Early recognition of sepsis and promptly providing aggressive fluid resuscitation and administration of antimicrobials is crucial to improving outcomes and decreasing sepsis-related mortality [43]. The qSOFA score has an advantage as a simple tool; namely, it has few variables and no necessary laboratory results, and it can be assessed repeatedly over time. However, the qSOFA score reflects only some of the variables in the new sepsis definition. In our pooled estimates, its low sensitivity, which may lead to delays in initiation of adequate management for some patients, has resulted in concerns about its role as a bedside tool outside the ICU [23]. To facilitate the early recognition of patients at higher risk for poor outcomes, some specificity of the qSOFA score would need to be sacrificed to increase sensitivity [23]. Therefore, its ability to predict mortality may be enhanced when combined with other clinical factors that are correlated with higher risk of death and acute organ dysfunction, such as age, nursing home residence, arterial pH, and lactate and end-tidal carbon dioxide concentrations [23, 27, 28]. In addition, a recent retrospective study reported that the diagnostic accuracy was highest in predicting acute organ dysfunction in the ED when the cutoff qSOFA score was ≥ 1 point [34]. However, in our pooled estimates of the qSOFA score ≥ 1 point for in-hospital mortality, although the pooled sensitivity increased, specificity largely decreased. The findings from a recent observational cohort study were consistent with our results [21]. Also, the qSOFA score ≥ 1 point had diagnostic accuracy similar to positive SIRS criteria for in-hospital mortality or ICU transfer, which suggested that this lower cutoff could be used to enhance the sensitivity of the qSOFA score [21]. This study also reported that other early warning scores such as the Modified Early Warning Score and the National Early Warning Score were more accurate than the qSOFA score for predicting adverse outcomes outside the ICU, and, owing to the costs, its authors did not recommend changing from these other early warning scores to the qSOFA score [21].
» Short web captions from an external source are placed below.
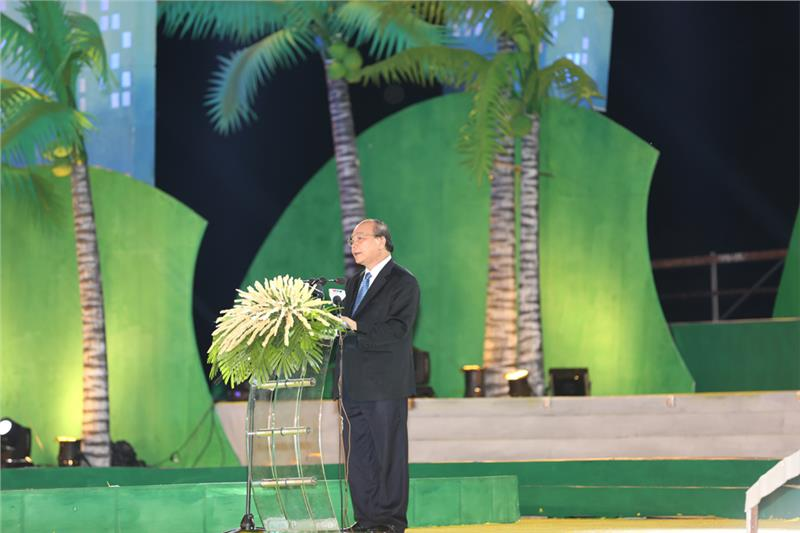 Deputy PM Nguyen Xuan Phuc speaks at the ceremony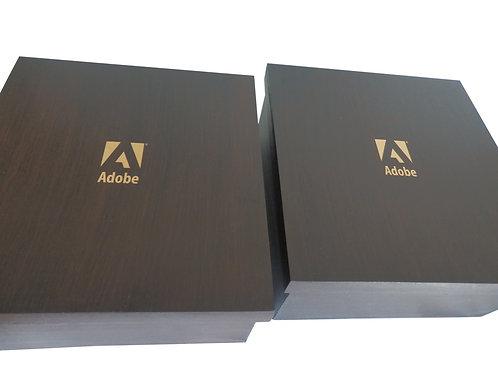 Caixa de Madeira com Detalhe Dourado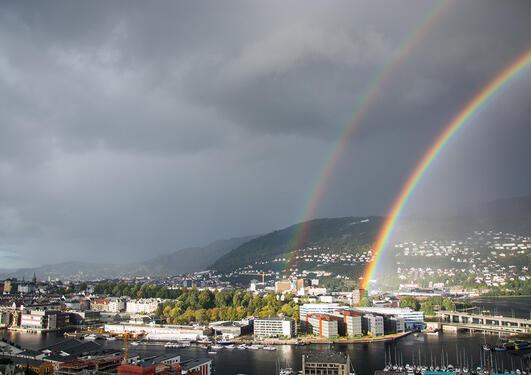 Regnbuer over Bergen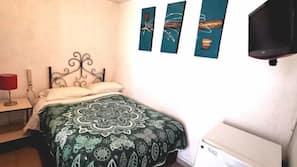 Minibar, escritorio, cortinas opacas y tabla de planchar con plancha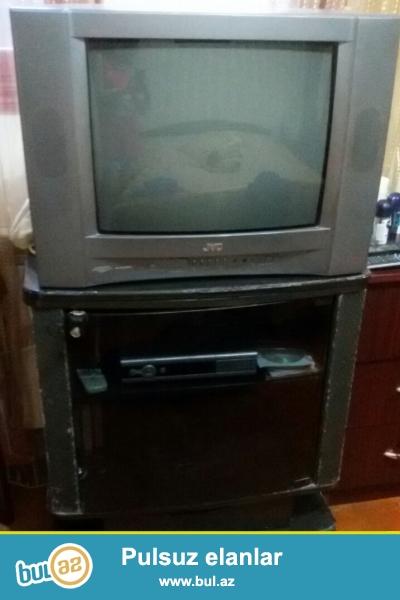 Televizor JVC 54 ekran əlla vəziyyətdə, televizor altlığı ilə biryerdə satılır ...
The strengths of our study are that we (1) followed a standard protocol using a comprehensive search strategy, (2) applied a bivariate random effects model and HSROC analyses to the data, and (3) identified potential sources of bias by adding covariates to the bivariate model for meta-regression. Our findings could be useful for physicians implementing qSOFA outside the ICU. Meanwhile, there are some study limitations. First, there was significant heterogeneity among the included studies, although large heterogeneities are commonly seen in systematic reviews of diagnostic test accuracy studies [44]. Second, although we performed meta-regression analysis to determine which studies contributed to the observed heterogeneity, the results of this analysis should be interpreted with caution owing to limited statistical power. Third, we found only four and three studies using positive SIRS criteria for acute organ dysfunction and ICU admission, respectively. Although our results reveal that the discriminatory capacity for acute organ dysfunction of positive qSOFA scores was higher than positive SIRS criteria, limited data did not allow us to draw a robust conclusion. Finally, although the qSOFA score was a bedside criterion targeting patients with suspected infection, a considerable number of patients who were included in this meta-analysis had already-confirmed infections. This could lead to an overestimation of the predictive ability of positive qSOFA scores as well as positive SIRS criteria.

Conclusions

We found that positive qSOFA scores had high specificity but poor sensitivity for predicting in-hospital mortality, acute organ dysfunction, and ICU admission in patients with infection outside the ICU. Therefore, a positive qSOFA score seemed to be limited in the early identification of poor outcomes in these patients in routine clinical practice. Meanwhile, positive SIRS criteria were found to be too sensitive and insufficiently specific to predict in-hospital mortality. In the present study, between-study heterogeneity was highly represented, and an overall mortality rate ≥ 10% and timing of qSOFA score measurement could be significant factors in this heterogeneity. Our findings indicate that the development of enhanced or modified bedside tools may be necessary.